Texte source:
□ □ □
Des questions nous brûlent les lèvres : comment a pu germer ce projet incroyable de faire une BD sur l’amiante ? Comment les dessinateurs ont-ils fait pour arriver à cette impression criante de vérité qui ne peut laisser personne insensible ?


Il était une fois...

Il était une fois un journaliste, grand amateur de BD, qui suivait depuis dix ans les problèmes de l’amiante.
Un beau matin, il eut l’idée un peu folle de faire se rencontrer deux univers que tout semblait séparer : celui des dessinateurs de bandes dessinées : inspiré, créatif, onirique... et celui des victimes de l’amiante porteuses d’une longue histoire pétrie de souffrances et de luttes.
Douze dessinateurs se mirent au travail, découvrant une réalité qu’ils ne soupçonnaient pas. Ce fut pour eux un choc.

Le résultat est magnifique. A travers 15 aventures singulières, c’est un siècle d’Histoire de l’amiante qui se déroule sous nos yeux étonnés : le rapport de l’inspecteur du travail Auribault, la lutte des femmes d’Amisol, les grèves sur les conditions de travail, l’hécatombe aux chantiers de Saint-Nazaire, la marche des veuves de Dunkerque...

Les victimes et leurs familles se reconnaissent avec émotion dans ce recueil, qui rend compte avec sensibilité et parfois avec violence du drame qu’elles ont vécu.
□ □ □
Consigne: Pouvez-vous prolonger le texte sur la bande dessinée consacrée à l'amiante en reprenant après sa dernière phrase ?

Extraits des données:
□ □ □
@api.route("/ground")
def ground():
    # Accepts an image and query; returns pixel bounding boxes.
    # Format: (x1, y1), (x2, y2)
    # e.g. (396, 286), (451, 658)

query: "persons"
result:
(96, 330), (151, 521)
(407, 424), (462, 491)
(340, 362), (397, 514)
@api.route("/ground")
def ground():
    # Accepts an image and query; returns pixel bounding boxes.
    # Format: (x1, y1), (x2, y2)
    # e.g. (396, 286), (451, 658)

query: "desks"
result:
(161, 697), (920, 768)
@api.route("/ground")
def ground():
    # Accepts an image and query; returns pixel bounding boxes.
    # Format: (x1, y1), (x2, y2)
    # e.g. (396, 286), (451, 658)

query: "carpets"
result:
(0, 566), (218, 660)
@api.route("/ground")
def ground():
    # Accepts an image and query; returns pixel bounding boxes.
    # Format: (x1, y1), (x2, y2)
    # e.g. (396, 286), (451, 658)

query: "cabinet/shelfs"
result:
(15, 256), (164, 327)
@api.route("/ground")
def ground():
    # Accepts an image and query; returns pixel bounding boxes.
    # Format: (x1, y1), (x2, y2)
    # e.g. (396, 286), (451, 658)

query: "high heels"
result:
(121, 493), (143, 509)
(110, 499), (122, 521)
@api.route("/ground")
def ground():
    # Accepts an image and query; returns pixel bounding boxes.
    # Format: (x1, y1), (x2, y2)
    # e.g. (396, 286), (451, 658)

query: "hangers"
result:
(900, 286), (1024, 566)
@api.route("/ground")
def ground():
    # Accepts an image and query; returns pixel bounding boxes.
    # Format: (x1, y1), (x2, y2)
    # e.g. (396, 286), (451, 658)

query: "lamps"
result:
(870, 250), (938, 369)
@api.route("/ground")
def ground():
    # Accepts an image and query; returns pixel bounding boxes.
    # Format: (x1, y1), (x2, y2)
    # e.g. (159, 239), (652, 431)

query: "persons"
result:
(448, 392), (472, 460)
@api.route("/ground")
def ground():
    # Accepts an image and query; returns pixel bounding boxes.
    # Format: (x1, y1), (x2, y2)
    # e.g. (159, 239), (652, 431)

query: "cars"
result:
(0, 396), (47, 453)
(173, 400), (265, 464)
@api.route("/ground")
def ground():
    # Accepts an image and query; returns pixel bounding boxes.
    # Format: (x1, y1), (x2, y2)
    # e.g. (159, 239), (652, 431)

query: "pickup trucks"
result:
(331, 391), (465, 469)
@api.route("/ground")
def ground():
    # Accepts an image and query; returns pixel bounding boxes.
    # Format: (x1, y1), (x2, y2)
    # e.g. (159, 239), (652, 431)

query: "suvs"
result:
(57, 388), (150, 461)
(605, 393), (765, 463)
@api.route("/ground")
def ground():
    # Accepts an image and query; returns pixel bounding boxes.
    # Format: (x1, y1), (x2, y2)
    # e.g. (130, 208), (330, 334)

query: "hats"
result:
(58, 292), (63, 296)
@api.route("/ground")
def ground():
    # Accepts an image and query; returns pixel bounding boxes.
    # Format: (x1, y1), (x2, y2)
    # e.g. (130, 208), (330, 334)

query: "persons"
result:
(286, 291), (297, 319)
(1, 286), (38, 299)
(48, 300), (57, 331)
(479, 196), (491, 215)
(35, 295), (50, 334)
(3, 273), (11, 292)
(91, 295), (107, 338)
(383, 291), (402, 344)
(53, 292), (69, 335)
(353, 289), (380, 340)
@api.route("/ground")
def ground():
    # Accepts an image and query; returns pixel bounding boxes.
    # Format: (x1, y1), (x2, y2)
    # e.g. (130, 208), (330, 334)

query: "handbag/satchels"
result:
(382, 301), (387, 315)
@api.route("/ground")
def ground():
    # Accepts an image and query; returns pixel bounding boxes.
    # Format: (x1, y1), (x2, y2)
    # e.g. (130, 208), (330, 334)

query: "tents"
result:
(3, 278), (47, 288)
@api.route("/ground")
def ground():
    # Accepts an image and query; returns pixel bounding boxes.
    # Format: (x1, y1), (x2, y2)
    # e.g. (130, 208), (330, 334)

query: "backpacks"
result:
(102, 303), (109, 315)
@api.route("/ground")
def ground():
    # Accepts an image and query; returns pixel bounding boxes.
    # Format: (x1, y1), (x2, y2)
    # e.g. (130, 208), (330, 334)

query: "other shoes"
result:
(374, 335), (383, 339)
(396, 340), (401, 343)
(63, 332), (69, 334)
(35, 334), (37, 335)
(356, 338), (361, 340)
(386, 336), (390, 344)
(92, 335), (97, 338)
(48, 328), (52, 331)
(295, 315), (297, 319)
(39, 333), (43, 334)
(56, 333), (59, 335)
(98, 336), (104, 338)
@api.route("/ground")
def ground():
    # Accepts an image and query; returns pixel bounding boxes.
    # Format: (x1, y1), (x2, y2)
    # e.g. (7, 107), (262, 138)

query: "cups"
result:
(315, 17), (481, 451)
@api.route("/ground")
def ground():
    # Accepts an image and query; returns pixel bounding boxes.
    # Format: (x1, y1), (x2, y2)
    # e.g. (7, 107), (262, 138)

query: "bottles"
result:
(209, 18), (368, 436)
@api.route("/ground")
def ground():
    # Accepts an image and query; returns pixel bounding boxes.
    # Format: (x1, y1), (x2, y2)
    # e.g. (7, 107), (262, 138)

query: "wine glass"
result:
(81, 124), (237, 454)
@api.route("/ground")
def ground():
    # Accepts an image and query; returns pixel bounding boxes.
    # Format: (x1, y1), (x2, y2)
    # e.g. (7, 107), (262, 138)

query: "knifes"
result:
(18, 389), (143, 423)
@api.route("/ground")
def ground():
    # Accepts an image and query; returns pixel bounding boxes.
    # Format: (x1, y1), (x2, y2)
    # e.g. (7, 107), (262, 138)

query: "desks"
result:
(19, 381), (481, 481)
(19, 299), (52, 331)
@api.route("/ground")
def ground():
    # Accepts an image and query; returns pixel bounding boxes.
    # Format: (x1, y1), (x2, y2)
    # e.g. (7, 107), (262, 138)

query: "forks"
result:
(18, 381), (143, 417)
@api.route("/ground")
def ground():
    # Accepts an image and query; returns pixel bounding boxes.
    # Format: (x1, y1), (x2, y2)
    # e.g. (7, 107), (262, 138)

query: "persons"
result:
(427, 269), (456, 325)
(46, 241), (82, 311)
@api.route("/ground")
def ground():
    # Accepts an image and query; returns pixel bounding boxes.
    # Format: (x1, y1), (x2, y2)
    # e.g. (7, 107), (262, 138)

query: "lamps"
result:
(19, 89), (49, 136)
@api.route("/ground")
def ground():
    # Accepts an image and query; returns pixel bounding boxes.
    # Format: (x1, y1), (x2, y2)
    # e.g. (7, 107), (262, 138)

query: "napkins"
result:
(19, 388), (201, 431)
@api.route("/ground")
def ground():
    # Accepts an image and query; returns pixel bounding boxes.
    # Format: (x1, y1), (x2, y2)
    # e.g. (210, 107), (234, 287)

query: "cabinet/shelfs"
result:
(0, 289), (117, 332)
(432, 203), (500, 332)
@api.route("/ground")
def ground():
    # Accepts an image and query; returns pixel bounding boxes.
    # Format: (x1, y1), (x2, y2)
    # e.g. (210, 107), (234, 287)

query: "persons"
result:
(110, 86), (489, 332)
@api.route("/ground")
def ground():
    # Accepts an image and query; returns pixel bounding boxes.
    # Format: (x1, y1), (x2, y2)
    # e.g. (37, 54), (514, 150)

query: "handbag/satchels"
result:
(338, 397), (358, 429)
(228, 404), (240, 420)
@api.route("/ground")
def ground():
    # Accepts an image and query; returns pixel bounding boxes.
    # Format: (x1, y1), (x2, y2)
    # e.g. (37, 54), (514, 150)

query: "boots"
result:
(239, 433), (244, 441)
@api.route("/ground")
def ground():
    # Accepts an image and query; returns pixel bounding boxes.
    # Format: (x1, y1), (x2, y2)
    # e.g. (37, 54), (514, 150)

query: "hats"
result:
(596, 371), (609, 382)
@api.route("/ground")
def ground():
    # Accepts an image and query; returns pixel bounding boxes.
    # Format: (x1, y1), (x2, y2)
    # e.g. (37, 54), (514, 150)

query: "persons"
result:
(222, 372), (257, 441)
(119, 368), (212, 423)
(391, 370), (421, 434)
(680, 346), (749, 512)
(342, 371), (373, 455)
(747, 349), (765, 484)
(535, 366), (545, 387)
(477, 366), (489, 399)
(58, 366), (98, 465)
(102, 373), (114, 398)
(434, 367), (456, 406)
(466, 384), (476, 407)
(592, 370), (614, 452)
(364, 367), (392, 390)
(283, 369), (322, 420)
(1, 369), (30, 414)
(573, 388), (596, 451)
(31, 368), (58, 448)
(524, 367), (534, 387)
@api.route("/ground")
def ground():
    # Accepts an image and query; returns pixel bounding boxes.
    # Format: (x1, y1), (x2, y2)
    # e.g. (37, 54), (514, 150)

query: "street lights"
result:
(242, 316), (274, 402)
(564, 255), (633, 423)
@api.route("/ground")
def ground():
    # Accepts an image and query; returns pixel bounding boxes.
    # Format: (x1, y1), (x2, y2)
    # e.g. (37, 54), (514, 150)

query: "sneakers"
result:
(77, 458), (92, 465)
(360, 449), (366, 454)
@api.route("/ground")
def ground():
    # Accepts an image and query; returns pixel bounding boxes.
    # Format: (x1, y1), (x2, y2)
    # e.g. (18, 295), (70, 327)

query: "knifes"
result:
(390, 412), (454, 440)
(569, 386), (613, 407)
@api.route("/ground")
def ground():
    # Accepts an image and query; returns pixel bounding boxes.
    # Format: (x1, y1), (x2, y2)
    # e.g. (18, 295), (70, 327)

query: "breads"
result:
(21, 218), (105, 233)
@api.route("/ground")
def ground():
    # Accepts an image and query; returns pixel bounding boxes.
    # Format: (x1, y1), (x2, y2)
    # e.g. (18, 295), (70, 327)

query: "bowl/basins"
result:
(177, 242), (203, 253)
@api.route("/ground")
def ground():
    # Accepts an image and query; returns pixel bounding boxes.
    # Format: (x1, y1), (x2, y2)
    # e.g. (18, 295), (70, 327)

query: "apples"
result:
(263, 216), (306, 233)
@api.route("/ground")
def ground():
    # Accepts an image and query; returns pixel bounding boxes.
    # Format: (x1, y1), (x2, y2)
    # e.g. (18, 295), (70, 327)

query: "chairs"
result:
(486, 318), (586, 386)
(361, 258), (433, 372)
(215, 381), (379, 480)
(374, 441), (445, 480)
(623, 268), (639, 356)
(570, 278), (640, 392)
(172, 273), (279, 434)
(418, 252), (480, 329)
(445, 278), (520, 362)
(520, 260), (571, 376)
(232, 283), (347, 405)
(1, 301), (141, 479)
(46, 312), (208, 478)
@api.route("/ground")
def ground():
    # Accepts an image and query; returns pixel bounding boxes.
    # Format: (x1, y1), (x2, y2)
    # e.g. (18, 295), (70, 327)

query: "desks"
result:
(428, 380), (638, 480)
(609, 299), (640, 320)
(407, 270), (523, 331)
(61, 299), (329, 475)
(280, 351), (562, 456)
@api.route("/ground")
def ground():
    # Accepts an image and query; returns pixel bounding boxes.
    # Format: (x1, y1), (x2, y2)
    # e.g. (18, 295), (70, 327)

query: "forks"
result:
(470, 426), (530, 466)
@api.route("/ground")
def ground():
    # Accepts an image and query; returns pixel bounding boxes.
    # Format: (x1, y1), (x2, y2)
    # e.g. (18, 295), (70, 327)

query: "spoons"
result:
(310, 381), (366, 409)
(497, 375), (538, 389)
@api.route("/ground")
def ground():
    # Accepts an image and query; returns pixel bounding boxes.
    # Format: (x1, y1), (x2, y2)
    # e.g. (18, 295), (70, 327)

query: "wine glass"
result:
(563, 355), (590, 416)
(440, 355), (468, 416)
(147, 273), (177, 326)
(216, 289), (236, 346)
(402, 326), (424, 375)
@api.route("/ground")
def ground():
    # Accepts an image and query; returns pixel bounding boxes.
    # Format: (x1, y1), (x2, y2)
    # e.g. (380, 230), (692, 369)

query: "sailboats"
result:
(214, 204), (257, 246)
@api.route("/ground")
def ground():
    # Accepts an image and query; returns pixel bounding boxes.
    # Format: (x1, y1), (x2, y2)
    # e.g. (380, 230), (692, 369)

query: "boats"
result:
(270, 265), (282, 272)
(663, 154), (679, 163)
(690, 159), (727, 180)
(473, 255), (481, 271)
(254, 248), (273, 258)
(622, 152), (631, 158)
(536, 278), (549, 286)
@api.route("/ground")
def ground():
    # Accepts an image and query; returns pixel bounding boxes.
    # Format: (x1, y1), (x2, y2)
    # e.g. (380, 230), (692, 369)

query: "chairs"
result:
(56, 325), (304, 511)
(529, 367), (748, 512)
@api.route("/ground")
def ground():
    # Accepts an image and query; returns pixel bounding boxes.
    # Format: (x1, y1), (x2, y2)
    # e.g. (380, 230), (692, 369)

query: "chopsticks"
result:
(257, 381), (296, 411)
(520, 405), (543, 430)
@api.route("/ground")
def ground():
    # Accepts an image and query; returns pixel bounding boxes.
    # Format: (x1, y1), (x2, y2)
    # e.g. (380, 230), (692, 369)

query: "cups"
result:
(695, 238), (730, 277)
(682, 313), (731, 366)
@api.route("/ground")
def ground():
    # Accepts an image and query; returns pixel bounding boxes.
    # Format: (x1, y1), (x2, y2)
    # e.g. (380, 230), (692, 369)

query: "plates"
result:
□ □ □
Résultat obtenu:
Le monde de la BD a rendu hommage à cet OVNI en lui décernant fin janvier le prix Tournesol (qui récompense la meilleure BD « écolo-citoyenne » de l’année) au Festival d’Angoulème.


Albert Drandov raconte...

« Je suis journaliste indépendant sur les questions de santé et d’environnement, explique Albert Drandov. J’ai suivi l’affaire de l’amiante depuis une dizaine d’années. J’ai toujours eu le sentiment que les medias ne lui accordaient pas assez d’importance. Comme si finalement une vie d’ouvrier ne valait pas grand chose.
Je suis aussi un fan de bandes dessinées. J’ai souvent regretté que la BD s’intéresse aussi peu aux phénomènes de société. Je souhaitais qu’elle soit plus ancrée dans le réel.
 »

Cette aventure graphique est donc née du désir de donner à voir le drame de l’amiante par sa mise en image, en cherchant à toucher des publics peu familiers des problèmes de société.

« Sur l’amiante étaient parus quelques livres-choc, mais il y avait peu d’images. Je souhaitais montrer des histoires vécues et des colères citoyennes sur l’amiante. »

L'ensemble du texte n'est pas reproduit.